The main factor in how you define yourself is the context in which you understand where and how you belong. Your identity will change during and after divorce because your understanding of who you are and the world in which you live has dramatically altered. Losing a sense of safety, control, and certainty shifts you into a feeling of vulnerability. You may see yourself today as someone robbed of innocence, trust, love, well-being, and the feeling of being able to protect yourself. You may deeply feel that you are undesirable, physically damaged, emotionally or psychologically disfigured. This new self-definition impacts how you see the world, think about yourself and others, and make choices and take actions. If that’s the case, then it’s time for an identity makeover.
When considering how you can create a new, post-divorce identity, it helps to understand the characteristics of identity in general.  Identity relates to the idea of who you are and what defines you as a person in this world. Identity is how you describe yourself and the characteristics that make you unique. Identity development can change in a moment as you experience the divorce process and divorce becomes the lens through which you and others view yourself and the world around you. Your only choice at this point is to continue to move forward, make new choices about the direction you wish to move and create a post-divorce self that combines all of your best features and attributes.
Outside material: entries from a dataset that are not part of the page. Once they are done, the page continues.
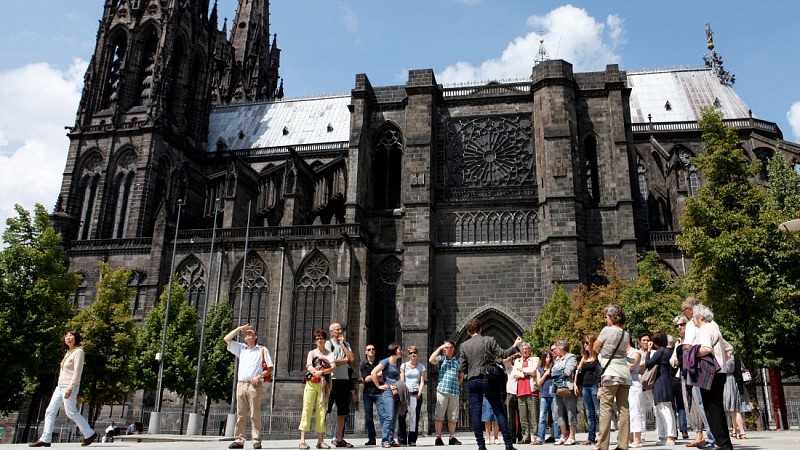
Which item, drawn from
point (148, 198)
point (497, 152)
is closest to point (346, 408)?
point (497, 152)

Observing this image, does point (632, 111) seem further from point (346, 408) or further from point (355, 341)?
point (346, 408)

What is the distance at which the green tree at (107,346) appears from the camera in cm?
2778

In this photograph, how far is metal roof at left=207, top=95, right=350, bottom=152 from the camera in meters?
46.8

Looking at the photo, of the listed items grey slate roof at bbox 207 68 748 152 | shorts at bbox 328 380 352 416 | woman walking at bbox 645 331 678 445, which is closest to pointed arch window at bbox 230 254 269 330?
grey slate roof at bbox 207 68 748 152

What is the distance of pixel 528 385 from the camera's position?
12.3 m

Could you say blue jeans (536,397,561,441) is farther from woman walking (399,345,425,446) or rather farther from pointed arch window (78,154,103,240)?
pointed arch window (78,154,103,240)

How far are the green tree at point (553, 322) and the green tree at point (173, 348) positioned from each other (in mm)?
15262

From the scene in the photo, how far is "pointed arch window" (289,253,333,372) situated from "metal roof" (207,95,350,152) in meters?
15.0

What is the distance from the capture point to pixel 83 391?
27.9 metres

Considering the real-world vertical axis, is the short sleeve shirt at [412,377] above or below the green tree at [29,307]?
below

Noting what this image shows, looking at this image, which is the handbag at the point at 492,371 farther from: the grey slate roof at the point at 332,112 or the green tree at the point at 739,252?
the grey slate roof at the point at 332,112

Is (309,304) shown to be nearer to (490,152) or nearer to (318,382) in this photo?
(490,152)

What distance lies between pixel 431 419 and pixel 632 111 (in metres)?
25.5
Though your current identity may seem diminished, another part of you sees the bigger picture. This is the part of yourself that inspires and motivates you to move toward (re)claiming a more positive, solid, stable, and proactive sense of self. While your “less than” self may dictate who you are today, your “more than” self gains ground every time you work toward restoring yourself. It is your “more than” self that forms the basis of who you will become when you continue to create your new identity.
It is impossible to go back to who you were previously as a wife or husband. Right now decide: “I will stop looking back.” Though this process may feel uncomfortable, being forward-thinking works to your advantage.
Your personal identity develops according to your perception of the experience. You are an individual and your perspective of the world is your own; what feels traumatizing to you may not feel that way to someone else. Likewise, what feels traumatic to someone else may seem trivial to you. If perception plays a key role in trauma, then it can also play a key role after trauma. While it doesn’t feel this way at first, how you perceive yourself becomes a choice. Who you are during and after divorce is… Who you decide you are.